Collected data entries
::::::::
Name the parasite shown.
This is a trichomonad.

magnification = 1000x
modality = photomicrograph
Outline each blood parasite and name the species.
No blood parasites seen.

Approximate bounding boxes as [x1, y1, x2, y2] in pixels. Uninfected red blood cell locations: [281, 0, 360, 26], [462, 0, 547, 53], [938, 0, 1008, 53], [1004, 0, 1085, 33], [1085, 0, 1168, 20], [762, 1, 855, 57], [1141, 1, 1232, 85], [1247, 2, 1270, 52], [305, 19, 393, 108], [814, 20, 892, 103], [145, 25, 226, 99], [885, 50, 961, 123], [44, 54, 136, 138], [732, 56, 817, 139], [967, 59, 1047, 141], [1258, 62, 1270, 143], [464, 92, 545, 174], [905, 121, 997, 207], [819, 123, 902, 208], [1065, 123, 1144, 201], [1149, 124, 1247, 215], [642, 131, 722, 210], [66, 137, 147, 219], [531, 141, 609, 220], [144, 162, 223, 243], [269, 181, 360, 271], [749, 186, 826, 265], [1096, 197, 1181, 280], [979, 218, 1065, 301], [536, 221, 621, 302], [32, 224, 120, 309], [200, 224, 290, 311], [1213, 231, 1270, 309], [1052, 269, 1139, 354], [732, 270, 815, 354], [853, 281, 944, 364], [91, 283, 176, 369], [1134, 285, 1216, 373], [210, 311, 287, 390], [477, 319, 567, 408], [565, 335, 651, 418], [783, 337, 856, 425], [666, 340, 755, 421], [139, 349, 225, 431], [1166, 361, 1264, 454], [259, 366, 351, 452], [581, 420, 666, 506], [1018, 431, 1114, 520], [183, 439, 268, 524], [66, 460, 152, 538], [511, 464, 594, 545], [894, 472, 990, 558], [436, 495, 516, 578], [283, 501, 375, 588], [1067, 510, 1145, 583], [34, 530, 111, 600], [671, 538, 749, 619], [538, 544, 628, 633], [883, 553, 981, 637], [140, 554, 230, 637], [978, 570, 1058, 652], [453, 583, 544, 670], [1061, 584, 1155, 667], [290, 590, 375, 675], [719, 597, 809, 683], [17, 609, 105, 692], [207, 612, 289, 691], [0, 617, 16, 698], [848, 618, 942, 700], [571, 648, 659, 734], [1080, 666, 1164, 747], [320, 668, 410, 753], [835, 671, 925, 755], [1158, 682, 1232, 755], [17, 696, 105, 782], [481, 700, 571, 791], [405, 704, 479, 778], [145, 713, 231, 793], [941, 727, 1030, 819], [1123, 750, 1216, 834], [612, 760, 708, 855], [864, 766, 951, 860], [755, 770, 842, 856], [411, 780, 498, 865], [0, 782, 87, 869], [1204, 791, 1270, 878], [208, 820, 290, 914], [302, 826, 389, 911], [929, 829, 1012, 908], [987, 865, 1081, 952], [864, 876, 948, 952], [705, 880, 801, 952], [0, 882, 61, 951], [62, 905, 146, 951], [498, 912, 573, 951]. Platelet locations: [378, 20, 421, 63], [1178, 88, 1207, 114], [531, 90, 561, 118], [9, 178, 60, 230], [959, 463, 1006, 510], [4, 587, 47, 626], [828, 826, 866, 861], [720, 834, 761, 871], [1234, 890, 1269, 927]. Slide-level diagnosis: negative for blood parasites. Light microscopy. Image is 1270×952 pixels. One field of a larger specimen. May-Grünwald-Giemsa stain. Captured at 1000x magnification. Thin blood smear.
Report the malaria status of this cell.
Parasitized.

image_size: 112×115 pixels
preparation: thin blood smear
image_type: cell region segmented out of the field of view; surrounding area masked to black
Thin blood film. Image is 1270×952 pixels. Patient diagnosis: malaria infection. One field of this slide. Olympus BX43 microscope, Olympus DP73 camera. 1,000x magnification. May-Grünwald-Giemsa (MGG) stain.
::::::::
## Task requirements
When you reach the line that contains "No blood parasites seen.", stop; that line and every line before it, from the very first line of the data, should be restated word for word.

## Answer section
Name the parasite shown.
This is a trichomonad.

magnification = 1000x
modality = photomicrograph
Outline each blood parasite and name the species.
No blood parasites seen.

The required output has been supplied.